● **SOURCE RECORDS**:

++++++++++++++++++++

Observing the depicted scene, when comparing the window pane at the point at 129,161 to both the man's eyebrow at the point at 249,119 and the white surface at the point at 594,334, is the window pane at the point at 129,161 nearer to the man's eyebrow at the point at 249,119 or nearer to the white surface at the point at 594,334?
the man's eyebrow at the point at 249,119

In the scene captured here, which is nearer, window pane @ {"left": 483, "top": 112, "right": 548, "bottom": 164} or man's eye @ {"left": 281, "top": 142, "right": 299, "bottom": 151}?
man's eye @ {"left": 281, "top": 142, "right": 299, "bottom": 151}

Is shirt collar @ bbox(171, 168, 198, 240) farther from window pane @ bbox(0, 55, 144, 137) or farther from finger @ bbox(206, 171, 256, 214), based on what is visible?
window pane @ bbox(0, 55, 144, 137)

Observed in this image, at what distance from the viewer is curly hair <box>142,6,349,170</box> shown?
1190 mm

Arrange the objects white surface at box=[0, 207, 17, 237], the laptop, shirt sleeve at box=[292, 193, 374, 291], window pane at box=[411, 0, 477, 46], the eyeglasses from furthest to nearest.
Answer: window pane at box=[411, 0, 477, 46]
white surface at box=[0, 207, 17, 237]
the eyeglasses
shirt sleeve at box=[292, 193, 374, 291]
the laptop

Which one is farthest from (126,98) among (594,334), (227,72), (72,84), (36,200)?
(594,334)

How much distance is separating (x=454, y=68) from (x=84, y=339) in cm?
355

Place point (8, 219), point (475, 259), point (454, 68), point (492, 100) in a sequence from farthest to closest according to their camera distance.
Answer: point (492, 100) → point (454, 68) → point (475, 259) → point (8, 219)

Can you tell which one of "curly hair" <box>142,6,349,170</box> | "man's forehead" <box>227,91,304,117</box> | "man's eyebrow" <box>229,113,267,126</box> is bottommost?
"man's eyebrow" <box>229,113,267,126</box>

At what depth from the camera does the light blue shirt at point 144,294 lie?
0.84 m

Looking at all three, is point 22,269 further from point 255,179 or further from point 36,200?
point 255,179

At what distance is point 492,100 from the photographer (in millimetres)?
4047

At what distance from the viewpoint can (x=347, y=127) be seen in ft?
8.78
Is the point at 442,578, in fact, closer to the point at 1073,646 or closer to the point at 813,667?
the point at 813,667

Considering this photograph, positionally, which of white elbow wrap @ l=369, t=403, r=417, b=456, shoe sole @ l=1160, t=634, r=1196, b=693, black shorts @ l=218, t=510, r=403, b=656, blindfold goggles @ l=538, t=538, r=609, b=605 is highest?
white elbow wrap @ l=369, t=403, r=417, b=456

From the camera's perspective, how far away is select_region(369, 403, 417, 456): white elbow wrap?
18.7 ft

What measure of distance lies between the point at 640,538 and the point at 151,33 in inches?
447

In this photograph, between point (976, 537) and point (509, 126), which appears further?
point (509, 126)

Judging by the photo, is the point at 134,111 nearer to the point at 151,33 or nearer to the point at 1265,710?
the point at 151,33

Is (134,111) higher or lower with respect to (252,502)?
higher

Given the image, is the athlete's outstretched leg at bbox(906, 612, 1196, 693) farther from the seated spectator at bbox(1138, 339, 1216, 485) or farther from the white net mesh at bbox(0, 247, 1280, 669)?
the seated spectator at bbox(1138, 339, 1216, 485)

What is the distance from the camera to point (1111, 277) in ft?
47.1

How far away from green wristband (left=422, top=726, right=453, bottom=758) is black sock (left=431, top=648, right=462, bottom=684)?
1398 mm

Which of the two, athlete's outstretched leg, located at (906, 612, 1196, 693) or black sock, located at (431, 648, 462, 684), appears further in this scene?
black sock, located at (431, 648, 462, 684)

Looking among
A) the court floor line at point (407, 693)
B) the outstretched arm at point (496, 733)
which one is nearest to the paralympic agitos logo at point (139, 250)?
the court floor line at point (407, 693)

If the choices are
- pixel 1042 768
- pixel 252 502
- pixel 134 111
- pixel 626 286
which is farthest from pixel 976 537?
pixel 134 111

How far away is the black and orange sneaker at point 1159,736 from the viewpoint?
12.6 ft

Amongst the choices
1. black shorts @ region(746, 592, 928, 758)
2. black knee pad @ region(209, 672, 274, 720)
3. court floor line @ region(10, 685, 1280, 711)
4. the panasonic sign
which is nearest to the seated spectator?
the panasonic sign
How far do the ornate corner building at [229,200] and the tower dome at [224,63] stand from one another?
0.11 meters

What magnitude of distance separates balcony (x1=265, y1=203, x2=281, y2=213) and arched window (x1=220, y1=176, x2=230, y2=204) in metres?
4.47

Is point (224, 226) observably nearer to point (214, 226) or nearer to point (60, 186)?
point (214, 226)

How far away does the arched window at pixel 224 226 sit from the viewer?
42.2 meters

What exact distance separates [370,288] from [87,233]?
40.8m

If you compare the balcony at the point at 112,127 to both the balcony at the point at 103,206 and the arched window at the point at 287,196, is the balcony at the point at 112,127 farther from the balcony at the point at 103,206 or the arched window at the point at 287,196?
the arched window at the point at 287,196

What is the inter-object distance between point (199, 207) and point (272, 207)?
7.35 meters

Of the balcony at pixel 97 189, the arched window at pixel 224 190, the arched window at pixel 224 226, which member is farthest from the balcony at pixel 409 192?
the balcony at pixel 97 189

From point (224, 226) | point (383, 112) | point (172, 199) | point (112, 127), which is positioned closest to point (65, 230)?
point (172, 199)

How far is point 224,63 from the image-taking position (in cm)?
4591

++++++++++++++++++++

Starting with the line that contains "How far is point" and continuing through the end of the records, render each non-blank line as a row of a Markdown table. Use the columns Row, which numbers the rows from 1, and Line, which holds the line's text.

| Row | Line |
|---|---|
| 1 | How far is point 224,63 from the image-taking position (in cm)? |
| 2 | 4591 |